Recent objections would eliminate use of routine breast cancer screening mammograms: Authors
March 19, 2016
While some groups, such as Breast Cancer Action, the National Women's Health Network, and the National Breast Cancer Coalition, supported the recommendations, their voices were drowned by "an avalanche of negative reactions from professional associations (including the American Cancer Society), patient advocates, and elected officials from both political parties," as well as Health and Human Services Secretary Kathleen Sebelius. Ultimately, the U.S. Senate agreed to an amendment that amounted to requiring the federal government to ignore the 2009 USPSTF recommendations in the newly enacted health reform legislation, and revert to the 2002 recommendations.

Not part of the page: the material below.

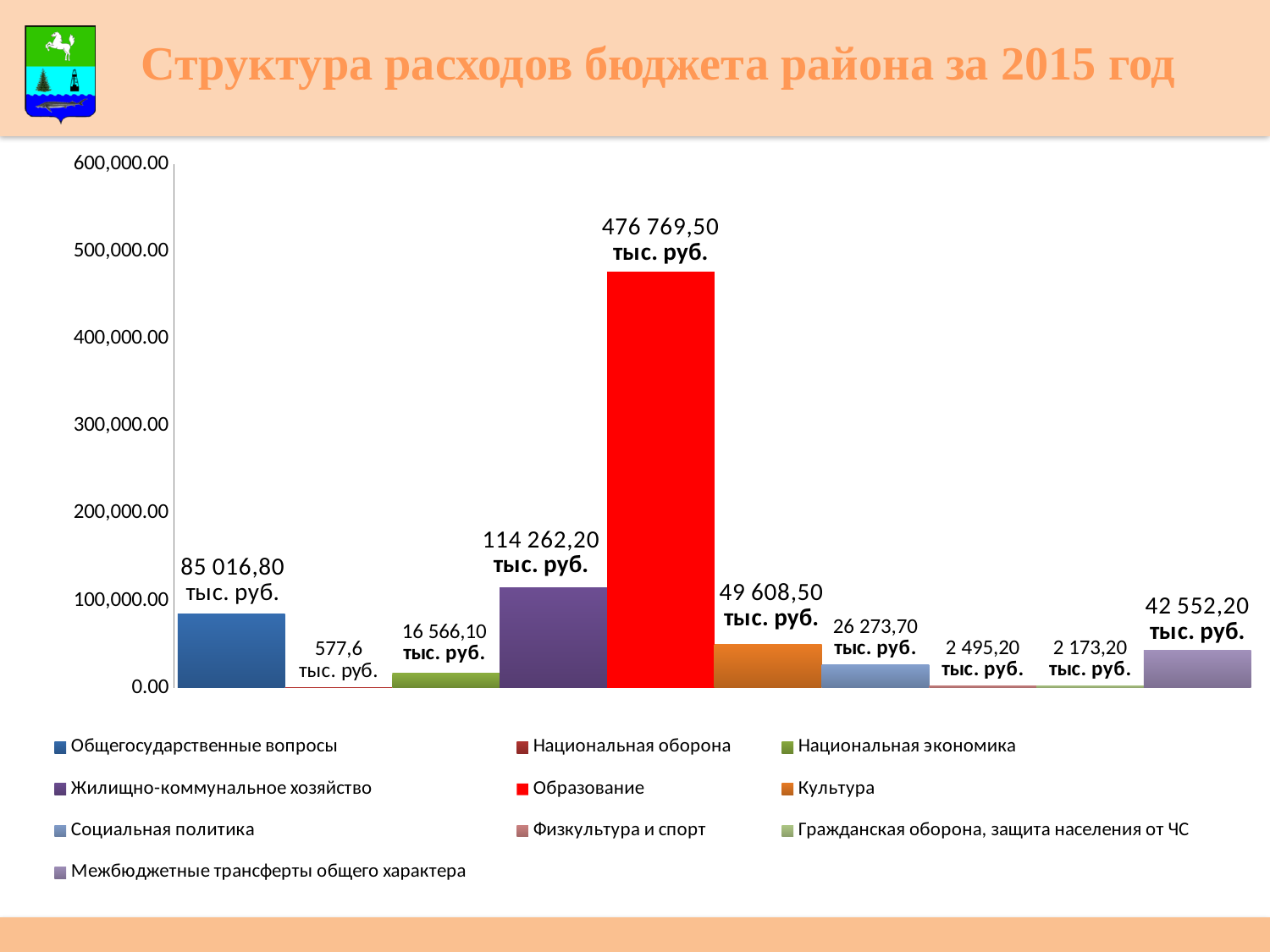
What is the difference between the values for Культура and Межбюджетные трансферты общего характера? 7 056,30 тыс. руб. What is the value for Образование? 476 769,50 тыс. руб. What kind of chart is shown on the slide? Bar chart What is the difference between the values for Образование and Жилищно-коммунальное хозяйство? 362 507,30 тыс. руб. Which expenditure category has the highest value? Образование Which expenditure category has the lowest value? Национальная оборона Is the value for Образование greater or less than 400,000.00? greater What is the value for Жилищно-коммунальное хозяйство? 114 262,20 тыс. руб. What is the value for Межбюджетные трансферты общего характера? 42 552,20 тыс. руб. What is the value for Национальная оборона? 577,6 тыс. руб. How many series does the legend list? 10 Which is larger, the value for Общегосударственные вопросы or the value for Культура? Общегосударственные вопросы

Examining the reasons behind the controversy, and what it portends for CER, the authors cite communications troubles in the way that the recommendations - which took constituents by surprise - were developed and released into a "highly charged political environment," amidst broader societal concerns about government control of health care. They note that CER is "most likely to face challenges when findings call for some degree of `disinvestment' - reducing use of an established technology," as did the mammogram guidelines.
"Establishing broader support for the value of health services research, coupled with sustained efforts to communicate more effectively with the public, is crucial as the United States grapples with how best to improve the quality and efficiency of its health system," Gusmano and Gray conclude.